Sixty two year old Cory Todd recalls the time he spent down at the site of World Trade Center in the weeks after the September 11th attacks. At the time he was a chief construction inspector with Con Edison and assisted with the search and recovery efforts. 

Since then he’s developed several respiratory related illnesses.

What You Need To Know

  • New Yorkers under 65 with 9/11 related illnesses who do not fall under other categories are not eligible for the vaccine

  • Most 9/11 related illnesses caused New Yorkers to become immunocompromised, specifically to the respiratory system

  • Earlier in January, Governor Cuomo announced immunocompromised New Yorkers would be eligible for the vaccine but has not released guidance as to who qualifies

“It has progressively gotten worse over the last 19 some odd years, you know I am getting sicker and sicker and sicker," he said.

Todd says while most people get sick once or twice a year, he gets severe cases of bronchitis seven to eight times a year.

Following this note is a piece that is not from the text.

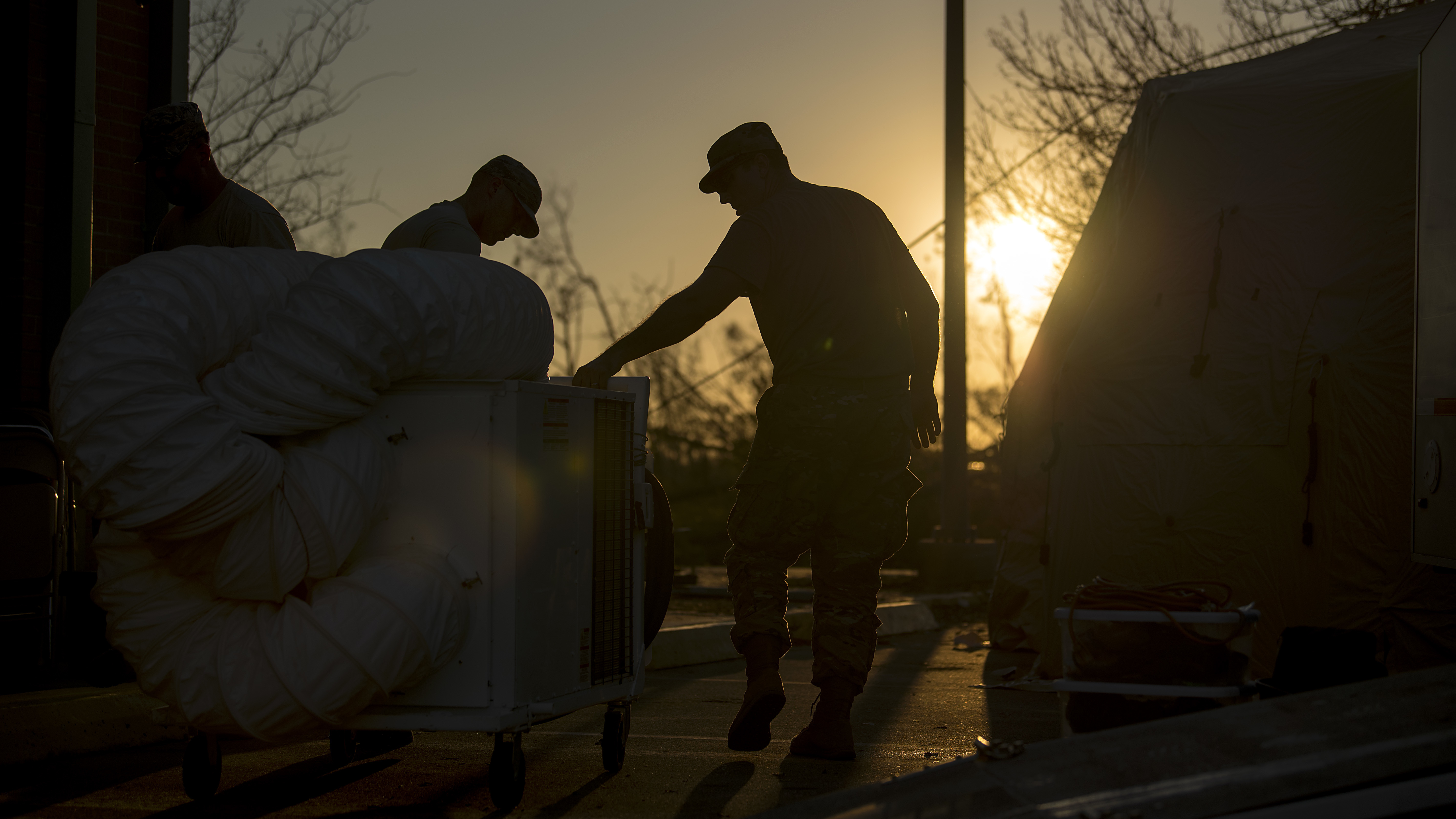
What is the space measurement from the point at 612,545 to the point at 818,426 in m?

A slight cold for him, turns into something serious. So when the pandemic hit, he was worried. 

“When you are compromised with all this 9/11 stuff that you live with and I take a lot of medicine and stuff it makes it that much worse thinking about if I get it, it's gonna be bad, it's gonna be real bad," said Todd.

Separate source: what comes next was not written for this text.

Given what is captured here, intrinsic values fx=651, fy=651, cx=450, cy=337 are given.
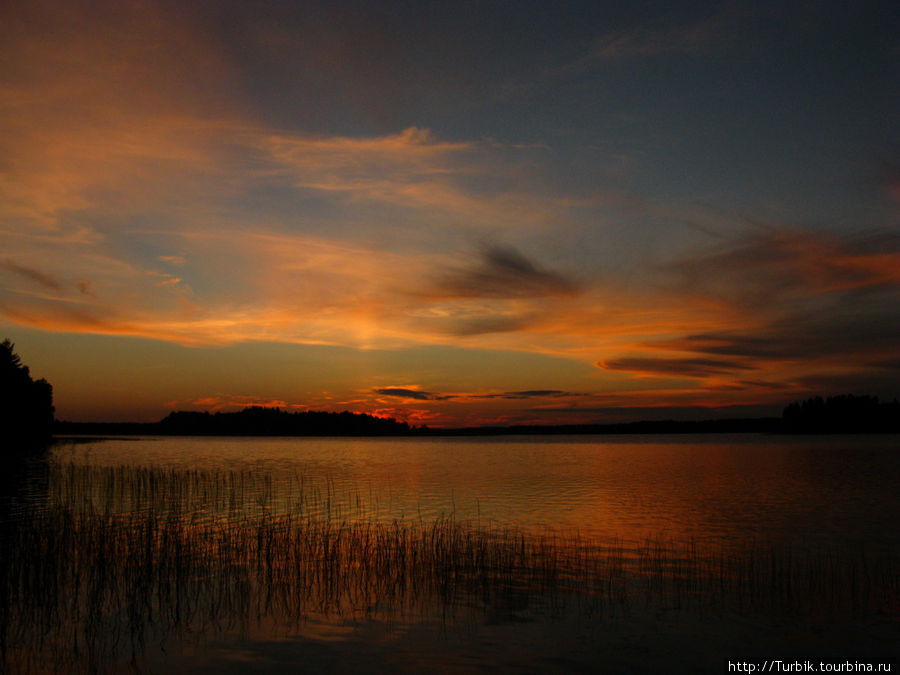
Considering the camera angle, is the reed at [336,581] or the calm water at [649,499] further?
the calm water at [649,499]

Earlier this month, Governor Cuomo announced New Yorkers 65 and older, and those who are immunocompromised would be eligible for the vaccine. But the state has failed to issue specifics as to what conditions or diseases that will include. 

So first responders with 9/11 related illnesses are being turned away at vaccine sites.

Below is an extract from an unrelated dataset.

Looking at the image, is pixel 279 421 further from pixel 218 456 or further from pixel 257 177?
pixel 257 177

“That is what we we have been fighting for for years, time, time to be with our families. We’re sick and we are getting sicker and to buy time, we need a place in that line to get that vaccine," said Todd.

Michael Barasch is a legal advocate for the 9/11 community. He says his firm has lost over a 100 clients with 9/11 related illnesses to COVID-19.

“These people are particularly at risk right now, they are literally scared to death," said Barasch.

Todd now works for the MTA and is considered an essential worker, but he says because of supply issues he has to wait to get the vaccine through work. 

He’s tried to get an appointment through the city and state, but no luck.

“That vaccine will save people’s lives that are compromised, that are under 65 that don’t have a place to go. We can't be at the end of the line, we’ve earned a place in that line.”

Todd wants governor Cuomo to consider 9/11 first responders and grant them eligibility. 

“He said you know we did so much for them, New York, he needs to do for us, here it is, do for us," said Todd.

The state says their goal is to get as many New Yorkers vaccinated as quickly as possible. But blamed a lack of supply from the federal government for not being able to expanding eligibility.